Bond prices and yields Assume that the Financial Management Corporation's 1,000-par-value bond has a 6.100% coupon, matures on May 15, 2027, has a current price quote of 108.137 and a yield to maturity(YTM) of 4.764%.
Given this information, answer the following questions:
a. What was the dollar price of the bond?
b. What is the bond's current yield?
c. Is the bond selling at par, at a discount, or at a premium? Why?
d. Compare the bond's current yield calculated in part b to its YTM and explain why they differ.
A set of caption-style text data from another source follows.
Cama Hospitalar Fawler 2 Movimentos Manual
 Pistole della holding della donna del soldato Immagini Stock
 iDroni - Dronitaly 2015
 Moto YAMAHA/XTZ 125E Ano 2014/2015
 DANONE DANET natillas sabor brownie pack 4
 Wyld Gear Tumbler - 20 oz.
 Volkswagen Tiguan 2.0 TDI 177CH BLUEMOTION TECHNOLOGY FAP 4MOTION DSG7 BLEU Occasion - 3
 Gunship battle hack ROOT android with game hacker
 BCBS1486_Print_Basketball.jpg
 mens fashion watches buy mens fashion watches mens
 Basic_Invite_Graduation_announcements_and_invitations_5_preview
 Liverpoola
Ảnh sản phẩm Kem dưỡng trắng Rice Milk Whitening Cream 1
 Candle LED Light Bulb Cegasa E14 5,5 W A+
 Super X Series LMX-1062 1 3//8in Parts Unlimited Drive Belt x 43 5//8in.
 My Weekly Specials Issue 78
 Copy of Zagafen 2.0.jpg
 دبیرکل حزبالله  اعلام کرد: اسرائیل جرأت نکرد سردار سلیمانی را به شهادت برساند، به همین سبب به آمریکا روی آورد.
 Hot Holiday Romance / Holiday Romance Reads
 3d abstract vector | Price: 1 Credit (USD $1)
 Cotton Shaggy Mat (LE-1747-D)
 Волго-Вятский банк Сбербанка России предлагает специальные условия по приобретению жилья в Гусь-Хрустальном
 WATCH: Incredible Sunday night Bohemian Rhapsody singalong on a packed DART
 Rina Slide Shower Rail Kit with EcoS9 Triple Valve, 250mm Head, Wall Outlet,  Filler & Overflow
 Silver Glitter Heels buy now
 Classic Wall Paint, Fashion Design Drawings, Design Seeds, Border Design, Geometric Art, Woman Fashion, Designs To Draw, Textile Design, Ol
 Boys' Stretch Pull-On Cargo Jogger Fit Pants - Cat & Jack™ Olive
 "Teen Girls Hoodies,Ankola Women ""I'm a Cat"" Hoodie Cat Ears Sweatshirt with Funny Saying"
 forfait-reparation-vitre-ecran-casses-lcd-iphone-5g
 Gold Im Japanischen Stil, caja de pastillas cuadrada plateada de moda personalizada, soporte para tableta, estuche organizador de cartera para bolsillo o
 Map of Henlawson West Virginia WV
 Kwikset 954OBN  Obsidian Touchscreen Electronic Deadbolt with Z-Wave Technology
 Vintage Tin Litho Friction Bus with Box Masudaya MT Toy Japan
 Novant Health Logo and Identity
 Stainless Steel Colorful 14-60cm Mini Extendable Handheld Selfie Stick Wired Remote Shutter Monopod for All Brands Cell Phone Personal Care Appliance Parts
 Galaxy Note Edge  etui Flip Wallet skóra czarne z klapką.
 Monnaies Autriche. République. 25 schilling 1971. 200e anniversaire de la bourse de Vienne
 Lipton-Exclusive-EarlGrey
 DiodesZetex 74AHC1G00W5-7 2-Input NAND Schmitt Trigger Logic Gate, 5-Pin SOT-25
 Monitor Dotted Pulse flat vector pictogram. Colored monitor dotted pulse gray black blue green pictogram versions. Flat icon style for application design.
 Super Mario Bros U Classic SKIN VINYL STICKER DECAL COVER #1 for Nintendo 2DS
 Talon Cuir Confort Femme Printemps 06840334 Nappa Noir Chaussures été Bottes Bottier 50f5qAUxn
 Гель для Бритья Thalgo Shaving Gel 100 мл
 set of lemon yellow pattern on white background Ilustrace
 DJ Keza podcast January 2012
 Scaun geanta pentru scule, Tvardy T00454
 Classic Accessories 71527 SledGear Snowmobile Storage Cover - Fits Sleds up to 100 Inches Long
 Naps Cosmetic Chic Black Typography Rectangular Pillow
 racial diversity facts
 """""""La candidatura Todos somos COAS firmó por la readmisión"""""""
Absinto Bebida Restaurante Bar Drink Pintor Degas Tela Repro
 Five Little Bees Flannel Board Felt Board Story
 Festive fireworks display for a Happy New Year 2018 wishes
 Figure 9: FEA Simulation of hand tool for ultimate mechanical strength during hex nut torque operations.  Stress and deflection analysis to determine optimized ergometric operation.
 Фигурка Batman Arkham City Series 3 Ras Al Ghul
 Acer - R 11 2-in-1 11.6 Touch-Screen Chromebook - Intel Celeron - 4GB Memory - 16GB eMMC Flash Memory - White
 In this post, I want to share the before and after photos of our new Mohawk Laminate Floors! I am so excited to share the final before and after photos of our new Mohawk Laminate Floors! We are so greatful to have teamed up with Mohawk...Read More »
(a)-Dollar price of the bond
Dollar price of the bond = Par Value of the Bond x Percentage Quote of the Bond
= $1,000 x 108.137%
= $1,081.37
(b)-Bond's current yield
Bond's current yield = (Coupon Amount / Dollar Price of the Bond) x 100
= [($1,000 x 6.10%) / $1,081.37] x 100
= [$1 / $1,081.37] x 100
= 5.64%
(c)-Here, the Bond is selling at PREMIUM, since the Price of the Bond ($1,081.37) is higher than the Par Value ($1,000) of the Bond
(d)-Comparison
The Current Yield of the Bond (5.64%) is higher than the Yield to Maturity of the Bond (4.764%), Because the lower YTM would result in higher Bond Price and which will result in the Current Yield to be higher than the YTM.